# Association of depressive symptoms, physical function, and cardiovascular disease risk in middle-aged and elderly Chinese

**Authors:** Miao Li, Shuo Zhuang, Yan Gao

PMC · DOI: 10.3389/fmed.2025.1513614 · Frontiers in Medicine · 2025-05-14

## TL;DR

The study finds that middle-aged and elderly Chinese with both depressive symptoms and physical dysfunction have a higher risk of cardiovascular disease.

## Contribution

The study identifies a combined effect of depressive symptoms and physical dysfunction on increased cardiovascular disease risk in Chinese adults.

## Key findings

- Individuals with both depressive symptoms and physical dysfunction had an 88% higher risk of overall CVD.
- They had a 145% higher risk of coronary heart disease compared to those without symptoms or dysfunction.
- The highest risk was observed in people aged 60 or younger with both conditions.

Supplied material |
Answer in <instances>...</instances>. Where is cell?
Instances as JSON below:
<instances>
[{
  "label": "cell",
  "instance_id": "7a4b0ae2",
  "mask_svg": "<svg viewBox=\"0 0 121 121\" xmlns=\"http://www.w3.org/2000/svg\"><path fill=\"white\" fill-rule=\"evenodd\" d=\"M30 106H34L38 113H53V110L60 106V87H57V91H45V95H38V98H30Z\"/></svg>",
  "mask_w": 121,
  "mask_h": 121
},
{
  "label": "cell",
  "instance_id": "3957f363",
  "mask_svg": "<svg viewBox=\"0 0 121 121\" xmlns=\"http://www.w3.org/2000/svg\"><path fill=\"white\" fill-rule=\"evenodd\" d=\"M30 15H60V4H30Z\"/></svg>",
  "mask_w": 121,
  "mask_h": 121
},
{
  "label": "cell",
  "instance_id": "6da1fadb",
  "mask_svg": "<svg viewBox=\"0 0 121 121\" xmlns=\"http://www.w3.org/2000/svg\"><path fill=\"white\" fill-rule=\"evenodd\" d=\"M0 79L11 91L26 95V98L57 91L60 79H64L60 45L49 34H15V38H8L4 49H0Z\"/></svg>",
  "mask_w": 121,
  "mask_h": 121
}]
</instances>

Exercise |
Copy the whole summary of the study on depressive symptoms, physical function, and cardiovascular disease risk word for word. The records aren't needed for what comes next.

Task response |
# Association of depressive symptoms, physical function, and cardiovascular disease risk in middle-aged and elderly Chinese

**Authors:** Miao Li, Shuo Zhuang, Yan Gao

PMC · DOI: 10.3389/fmed.2025.1513614 · Frontiers in Medicine · 2025-05-14

## TL;DR

The study finds that middle-aged and elderly Chinese with both depressive symptoms and physical dysfunction have a higher risk of cardiovascular disease.

## Contribution

The study identifies a combined effect of depressive symptoms and physical dysfunction on increased cardiovascular disease risk in Chinese adults.

## Key findings

- Individuals with both depressive symptoms and physical dysfunction had an 88% higher risk of overall CVD.
- They had a 145% higher risk of coronary heart disease compared to those without symptoms or dysfunction.
- The highest risk was observed in people aged 60 or younger with both conditions.